▶ _Problem to work on_
The entries below contain a line with "common name: european hedgehog" and a line with "genus: Mustela". Quote exactly those two lines and all lines between them.

▶ _Available records_
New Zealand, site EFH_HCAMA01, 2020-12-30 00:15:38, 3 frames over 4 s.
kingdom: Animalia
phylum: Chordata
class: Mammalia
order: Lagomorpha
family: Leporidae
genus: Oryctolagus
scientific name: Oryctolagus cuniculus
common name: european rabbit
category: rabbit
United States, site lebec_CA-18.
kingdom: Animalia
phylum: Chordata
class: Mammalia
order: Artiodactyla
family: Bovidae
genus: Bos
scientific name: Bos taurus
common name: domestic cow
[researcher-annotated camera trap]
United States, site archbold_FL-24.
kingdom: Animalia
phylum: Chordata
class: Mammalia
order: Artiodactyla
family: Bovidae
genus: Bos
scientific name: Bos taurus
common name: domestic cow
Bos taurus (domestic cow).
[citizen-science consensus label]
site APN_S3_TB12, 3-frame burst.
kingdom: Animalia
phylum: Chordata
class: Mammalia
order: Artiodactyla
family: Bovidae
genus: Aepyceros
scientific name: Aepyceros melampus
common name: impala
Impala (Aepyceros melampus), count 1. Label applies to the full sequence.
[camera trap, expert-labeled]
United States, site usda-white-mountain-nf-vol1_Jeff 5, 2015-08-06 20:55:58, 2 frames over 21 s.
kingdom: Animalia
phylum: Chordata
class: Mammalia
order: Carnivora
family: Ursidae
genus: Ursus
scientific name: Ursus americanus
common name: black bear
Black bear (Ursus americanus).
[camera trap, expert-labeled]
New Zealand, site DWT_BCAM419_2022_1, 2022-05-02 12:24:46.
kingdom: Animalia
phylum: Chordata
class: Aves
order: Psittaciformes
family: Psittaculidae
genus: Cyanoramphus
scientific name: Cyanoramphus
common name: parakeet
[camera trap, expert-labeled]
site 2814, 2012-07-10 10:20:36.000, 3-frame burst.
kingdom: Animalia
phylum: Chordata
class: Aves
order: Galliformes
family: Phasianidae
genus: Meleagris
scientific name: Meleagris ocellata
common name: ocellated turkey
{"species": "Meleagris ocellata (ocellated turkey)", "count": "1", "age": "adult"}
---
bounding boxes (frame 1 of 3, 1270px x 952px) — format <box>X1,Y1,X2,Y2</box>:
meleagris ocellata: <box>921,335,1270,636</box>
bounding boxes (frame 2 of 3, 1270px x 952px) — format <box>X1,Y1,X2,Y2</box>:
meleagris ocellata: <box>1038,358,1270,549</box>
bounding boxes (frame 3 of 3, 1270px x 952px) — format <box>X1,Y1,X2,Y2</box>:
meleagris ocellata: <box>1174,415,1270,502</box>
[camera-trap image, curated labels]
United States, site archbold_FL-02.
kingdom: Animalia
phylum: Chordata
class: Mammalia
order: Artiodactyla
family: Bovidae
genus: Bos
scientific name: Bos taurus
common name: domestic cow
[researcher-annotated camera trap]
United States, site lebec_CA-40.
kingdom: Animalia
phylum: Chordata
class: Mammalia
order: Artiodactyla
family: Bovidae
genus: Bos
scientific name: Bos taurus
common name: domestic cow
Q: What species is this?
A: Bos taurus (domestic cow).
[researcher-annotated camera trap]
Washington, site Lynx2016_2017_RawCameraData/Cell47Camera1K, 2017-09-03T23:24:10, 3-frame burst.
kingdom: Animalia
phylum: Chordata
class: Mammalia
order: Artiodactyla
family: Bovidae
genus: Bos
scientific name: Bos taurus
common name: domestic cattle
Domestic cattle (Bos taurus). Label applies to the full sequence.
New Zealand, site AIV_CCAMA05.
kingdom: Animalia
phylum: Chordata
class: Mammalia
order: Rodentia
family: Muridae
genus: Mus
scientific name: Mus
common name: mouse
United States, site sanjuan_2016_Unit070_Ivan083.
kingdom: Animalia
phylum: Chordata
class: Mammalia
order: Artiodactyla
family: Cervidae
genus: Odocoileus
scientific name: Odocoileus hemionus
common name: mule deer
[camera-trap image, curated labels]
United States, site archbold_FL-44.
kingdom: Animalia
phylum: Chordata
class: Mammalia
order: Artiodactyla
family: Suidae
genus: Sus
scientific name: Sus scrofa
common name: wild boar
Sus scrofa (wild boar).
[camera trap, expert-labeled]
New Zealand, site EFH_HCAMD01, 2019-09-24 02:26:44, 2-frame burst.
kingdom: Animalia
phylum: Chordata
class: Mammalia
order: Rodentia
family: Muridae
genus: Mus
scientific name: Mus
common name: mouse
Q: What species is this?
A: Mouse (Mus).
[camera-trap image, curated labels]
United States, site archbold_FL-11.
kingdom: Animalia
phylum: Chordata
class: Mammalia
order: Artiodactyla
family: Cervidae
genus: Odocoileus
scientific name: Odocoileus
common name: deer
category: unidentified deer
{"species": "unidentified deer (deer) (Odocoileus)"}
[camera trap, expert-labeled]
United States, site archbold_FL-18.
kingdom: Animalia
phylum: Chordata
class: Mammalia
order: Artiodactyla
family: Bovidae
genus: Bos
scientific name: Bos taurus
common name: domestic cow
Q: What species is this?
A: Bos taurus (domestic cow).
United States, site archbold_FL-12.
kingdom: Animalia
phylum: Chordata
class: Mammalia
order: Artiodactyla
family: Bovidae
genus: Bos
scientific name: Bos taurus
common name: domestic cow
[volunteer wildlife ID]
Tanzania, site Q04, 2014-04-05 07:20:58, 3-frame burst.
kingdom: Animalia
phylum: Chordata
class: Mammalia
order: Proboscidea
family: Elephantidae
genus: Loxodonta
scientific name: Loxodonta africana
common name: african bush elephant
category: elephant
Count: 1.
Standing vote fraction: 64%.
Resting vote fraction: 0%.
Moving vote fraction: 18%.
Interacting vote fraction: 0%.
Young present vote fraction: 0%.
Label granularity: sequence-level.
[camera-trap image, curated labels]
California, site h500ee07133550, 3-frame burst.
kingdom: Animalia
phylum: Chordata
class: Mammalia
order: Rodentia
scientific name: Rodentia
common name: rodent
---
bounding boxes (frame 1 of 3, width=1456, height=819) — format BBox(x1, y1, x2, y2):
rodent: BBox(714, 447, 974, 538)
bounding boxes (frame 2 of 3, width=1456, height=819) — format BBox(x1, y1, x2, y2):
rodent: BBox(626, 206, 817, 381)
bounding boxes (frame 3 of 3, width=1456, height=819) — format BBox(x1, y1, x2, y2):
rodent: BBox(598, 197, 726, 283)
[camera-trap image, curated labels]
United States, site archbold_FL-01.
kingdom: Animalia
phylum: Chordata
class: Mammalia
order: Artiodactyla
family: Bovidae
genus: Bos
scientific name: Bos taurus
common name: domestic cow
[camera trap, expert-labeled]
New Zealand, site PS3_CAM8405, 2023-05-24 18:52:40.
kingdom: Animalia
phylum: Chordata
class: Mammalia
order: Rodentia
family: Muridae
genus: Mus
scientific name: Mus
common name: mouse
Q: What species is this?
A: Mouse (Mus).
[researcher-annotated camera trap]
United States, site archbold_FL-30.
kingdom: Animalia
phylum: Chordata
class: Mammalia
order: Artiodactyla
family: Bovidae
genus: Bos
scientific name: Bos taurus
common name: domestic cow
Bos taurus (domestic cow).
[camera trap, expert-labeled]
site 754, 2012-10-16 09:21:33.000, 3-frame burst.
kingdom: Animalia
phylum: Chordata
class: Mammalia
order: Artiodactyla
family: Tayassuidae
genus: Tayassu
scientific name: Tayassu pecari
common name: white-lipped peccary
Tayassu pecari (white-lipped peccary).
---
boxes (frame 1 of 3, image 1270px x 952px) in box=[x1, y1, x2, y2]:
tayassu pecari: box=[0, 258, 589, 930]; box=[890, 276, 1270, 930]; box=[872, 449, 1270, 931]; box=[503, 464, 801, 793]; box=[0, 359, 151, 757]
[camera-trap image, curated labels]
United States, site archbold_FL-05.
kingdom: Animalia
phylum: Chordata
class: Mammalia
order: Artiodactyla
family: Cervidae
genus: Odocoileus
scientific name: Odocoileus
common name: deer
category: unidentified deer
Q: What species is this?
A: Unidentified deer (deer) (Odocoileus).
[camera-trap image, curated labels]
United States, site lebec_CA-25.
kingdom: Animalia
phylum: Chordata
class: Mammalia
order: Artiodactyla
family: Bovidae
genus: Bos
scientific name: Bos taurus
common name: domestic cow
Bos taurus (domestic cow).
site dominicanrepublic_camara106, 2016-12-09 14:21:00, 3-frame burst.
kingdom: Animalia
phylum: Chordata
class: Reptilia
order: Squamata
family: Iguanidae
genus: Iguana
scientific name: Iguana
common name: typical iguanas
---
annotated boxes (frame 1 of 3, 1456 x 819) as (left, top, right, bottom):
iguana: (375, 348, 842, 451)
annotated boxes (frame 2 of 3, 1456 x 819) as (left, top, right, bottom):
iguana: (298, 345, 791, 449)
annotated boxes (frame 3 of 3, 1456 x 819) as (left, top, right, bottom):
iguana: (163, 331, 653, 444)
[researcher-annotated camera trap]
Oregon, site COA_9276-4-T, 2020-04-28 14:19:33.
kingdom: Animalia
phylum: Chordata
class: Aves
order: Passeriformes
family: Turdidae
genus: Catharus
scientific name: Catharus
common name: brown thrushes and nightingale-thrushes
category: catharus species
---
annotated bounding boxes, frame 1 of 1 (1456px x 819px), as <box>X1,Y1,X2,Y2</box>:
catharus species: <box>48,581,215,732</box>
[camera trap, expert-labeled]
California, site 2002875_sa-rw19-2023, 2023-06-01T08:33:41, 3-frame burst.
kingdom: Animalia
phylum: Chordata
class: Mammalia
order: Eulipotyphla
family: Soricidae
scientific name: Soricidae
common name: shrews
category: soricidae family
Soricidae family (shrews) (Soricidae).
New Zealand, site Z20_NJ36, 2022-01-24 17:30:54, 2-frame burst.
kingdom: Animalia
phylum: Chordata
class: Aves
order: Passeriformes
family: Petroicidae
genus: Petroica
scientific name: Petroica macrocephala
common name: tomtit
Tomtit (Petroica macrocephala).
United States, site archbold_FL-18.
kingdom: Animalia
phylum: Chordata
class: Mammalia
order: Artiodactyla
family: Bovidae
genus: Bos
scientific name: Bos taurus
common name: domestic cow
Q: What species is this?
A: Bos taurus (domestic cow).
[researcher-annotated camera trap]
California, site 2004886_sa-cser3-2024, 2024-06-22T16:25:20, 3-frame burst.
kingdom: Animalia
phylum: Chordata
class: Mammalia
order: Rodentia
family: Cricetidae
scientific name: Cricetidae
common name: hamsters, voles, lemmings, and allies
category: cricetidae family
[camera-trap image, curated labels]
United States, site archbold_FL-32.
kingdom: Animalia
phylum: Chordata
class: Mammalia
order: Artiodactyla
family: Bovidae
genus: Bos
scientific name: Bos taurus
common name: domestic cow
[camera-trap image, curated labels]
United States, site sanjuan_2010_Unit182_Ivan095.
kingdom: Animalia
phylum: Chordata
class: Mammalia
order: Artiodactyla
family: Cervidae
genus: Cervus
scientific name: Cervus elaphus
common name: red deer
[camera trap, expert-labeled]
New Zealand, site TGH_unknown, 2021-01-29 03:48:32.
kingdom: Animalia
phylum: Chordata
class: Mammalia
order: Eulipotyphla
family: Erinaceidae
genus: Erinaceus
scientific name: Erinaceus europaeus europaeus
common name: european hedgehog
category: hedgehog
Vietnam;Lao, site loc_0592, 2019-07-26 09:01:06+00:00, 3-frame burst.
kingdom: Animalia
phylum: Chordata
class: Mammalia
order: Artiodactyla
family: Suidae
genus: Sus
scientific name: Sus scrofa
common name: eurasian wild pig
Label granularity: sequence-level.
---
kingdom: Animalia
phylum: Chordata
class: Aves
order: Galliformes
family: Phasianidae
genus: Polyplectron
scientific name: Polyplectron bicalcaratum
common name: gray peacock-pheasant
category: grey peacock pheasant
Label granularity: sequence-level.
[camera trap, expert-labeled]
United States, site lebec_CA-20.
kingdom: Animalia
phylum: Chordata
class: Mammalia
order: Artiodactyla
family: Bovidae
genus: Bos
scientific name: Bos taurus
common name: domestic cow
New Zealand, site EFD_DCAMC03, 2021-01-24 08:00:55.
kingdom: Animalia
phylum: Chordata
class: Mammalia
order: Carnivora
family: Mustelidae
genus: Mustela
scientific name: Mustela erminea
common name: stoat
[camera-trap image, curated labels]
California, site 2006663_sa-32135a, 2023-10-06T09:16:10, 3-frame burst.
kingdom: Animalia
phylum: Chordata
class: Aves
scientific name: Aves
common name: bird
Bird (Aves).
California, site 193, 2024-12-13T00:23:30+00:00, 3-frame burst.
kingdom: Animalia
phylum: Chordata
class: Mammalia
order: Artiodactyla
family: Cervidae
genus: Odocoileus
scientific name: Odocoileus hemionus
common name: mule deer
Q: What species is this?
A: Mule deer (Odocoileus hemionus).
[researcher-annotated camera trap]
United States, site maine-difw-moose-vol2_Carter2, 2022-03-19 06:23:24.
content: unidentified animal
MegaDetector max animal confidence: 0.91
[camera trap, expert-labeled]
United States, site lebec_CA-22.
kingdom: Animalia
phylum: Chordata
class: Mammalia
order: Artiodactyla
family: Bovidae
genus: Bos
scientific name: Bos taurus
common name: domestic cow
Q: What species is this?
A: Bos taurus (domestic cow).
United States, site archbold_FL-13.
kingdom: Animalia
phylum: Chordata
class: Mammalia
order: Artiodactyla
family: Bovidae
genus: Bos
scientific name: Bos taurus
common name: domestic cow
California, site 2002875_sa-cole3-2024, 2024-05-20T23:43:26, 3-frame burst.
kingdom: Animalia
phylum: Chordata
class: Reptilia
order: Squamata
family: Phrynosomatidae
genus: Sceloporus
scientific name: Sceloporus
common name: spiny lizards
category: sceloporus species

▶ _Response_
common name: european hedgehog
category: hedgehog
Vietnam;Lao, site loc_0592, 2019-07-26 09:01:06+00:00, 3-frame burst.
kingdom: Animalia
phylum: Chordata
class: Mammalia
order: Artiodactyla
family: Suidae
genus: Sus
scientific name: Sus scrofa
common name: eurasian wild pig
Label granularity: sequence-level.
---
kingdom: Animalia
phylum: Chordata
class: Aves
order: Galliformes
family: Phasianidae
genus: Polyplectron
scientific name: Polyplectron bicalcaratum
common name: gray peacock-pheasant
category: grey peacock pheasant
Label granularity: sequence-level.
[camera trap, expert-labeled]
United States, site lebec_CA-20.
kingdom: Animalia
phylum: Chordata
class: Mammalia
order: Artiodactyla
family: Bovidae
genus: Bos
scientific name: Bos taurus
common name: domestic cow
New Zealand, site EFD_DCAMC03, 2021-01-24 08:00:55.
kingdom: Animalia
phylum: Chordata
class: Mammalia
order: Carnivora
family: Mustelidae
genus: Mustela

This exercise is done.